Die Oberfläche ist zweifelsohne ein Hingucker: Todd Phillips hat sich einfach mal die gelbe Lichtstimmung von David Fincher ausgeborgt (umso mehr frage ich mich, wie das wohl als ein echter Fincher-Film gewesen wäre) und sein Gotham ist, wie es sich für die Stadt gehört, richtig schön unmenschlich-anonym.

Der Soundtrack war mir an einigen Stellen zu plakativ traurig, mit viel Gefiedel im Hintergrund... aber sonst bin ich jetzt nicht unzufrieden mit dem Kinobesuch, im Gegenteil.

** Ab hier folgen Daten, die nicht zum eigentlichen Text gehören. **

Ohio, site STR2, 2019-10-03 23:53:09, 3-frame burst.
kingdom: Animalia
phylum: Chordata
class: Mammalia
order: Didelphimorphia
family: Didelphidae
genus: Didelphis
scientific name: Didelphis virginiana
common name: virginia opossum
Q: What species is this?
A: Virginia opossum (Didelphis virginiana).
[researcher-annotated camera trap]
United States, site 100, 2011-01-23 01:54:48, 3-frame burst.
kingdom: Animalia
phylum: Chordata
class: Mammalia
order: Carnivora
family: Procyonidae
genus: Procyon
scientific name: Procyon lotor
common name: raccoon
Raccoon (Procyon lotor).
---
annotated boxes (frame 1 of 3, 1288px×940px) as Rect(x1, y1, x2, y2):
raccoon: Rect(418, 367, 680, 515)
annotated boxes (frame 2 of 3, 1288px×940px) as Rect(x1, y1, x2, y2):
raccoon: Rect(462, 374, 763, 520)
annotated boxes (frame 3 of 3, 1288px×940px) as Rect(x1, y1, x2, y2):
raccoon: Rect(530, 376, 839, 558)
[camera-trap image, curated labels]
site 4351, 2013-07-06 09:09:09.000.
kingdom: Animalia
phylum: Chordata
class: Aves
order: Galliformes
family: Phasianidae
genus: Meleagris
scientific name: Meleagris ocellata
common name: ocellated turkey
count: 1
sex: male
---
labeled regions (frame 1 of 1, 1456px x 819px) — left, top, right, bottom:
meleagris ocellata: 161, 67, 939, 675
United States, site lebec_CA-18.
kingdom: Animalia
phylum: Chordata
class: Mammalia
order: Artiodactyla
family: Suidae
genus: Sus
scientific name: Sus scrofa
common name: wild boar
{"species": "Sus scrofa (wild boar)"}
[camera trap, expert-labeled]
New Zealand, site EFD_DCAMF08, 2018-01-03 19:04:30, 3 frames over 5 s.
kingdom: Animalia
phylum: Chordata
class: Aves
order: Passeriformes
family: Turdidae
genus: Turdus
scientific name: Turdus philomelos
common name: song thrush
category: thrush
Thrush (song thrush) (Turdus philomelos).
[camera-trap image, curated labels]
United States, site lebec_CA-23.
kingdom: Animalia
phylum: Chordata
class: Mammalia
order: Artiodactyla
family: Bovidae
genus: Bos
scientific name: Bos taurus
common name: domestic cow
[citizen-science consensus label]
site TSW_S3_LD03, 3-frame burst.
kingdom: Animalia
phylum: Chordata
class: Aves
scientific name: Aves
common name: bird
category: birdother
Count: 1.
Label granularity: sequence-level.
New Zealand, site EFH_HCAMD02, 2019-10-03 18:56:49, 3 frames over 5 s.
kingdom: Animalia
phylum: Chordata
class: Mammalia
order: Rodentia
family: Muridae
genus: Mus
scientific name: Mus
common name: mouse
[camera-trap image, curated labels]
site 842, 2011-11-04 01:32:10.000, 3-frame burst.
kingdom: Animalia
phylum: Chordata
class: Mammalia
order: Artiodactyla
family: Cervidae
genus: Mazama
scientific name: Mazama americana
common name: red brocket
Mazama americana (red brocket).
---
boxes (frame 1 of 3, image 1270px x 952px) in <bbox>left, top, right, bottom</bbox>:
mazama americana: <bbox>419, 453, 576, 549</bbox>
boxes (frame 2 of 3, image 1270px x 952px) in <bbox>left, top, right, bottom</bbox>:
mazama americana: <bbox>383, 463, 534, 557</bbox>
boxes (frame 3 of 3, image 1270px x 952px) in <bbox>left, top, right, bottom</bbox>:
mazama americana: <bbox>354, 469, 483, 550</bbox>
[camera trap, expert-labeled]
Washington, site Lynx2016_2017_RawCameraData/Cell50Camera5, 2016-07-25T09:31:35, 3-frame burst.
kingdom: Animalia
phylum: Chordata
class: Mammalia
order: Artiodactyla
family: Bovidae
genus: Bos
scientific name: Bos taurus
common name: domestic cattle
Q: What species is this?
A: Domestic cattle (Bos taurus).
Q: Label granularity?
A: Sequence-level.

Mir ist bei dieser Gelegenheit übrigens nochmal bewusst geworden, wie sehr Superhelden-Stories doch die Mythen unserer Zeit geworden sind: Im Sinne von "Jeder Erzähler erzählt sie anders, aber bestimmte Elemente lassen sich nicht entfernen". Die ikonische Szene des Überfalls auf die Wayne-Familie nach dem Theater unterscheidet sich in so ziemlich allen Interpretationen nur in den Details. Es ist quasi die Axis-Mundi der Batman-Geschichte.  :)

Würde trotzdem für den "Joker" nochmals 1 Punkt von Lynonesses Wertung abziehen.

Tegres:
Wenn ihr nur einen Film dieses Jahr schauen wollt, dann schaut bitte "Joker".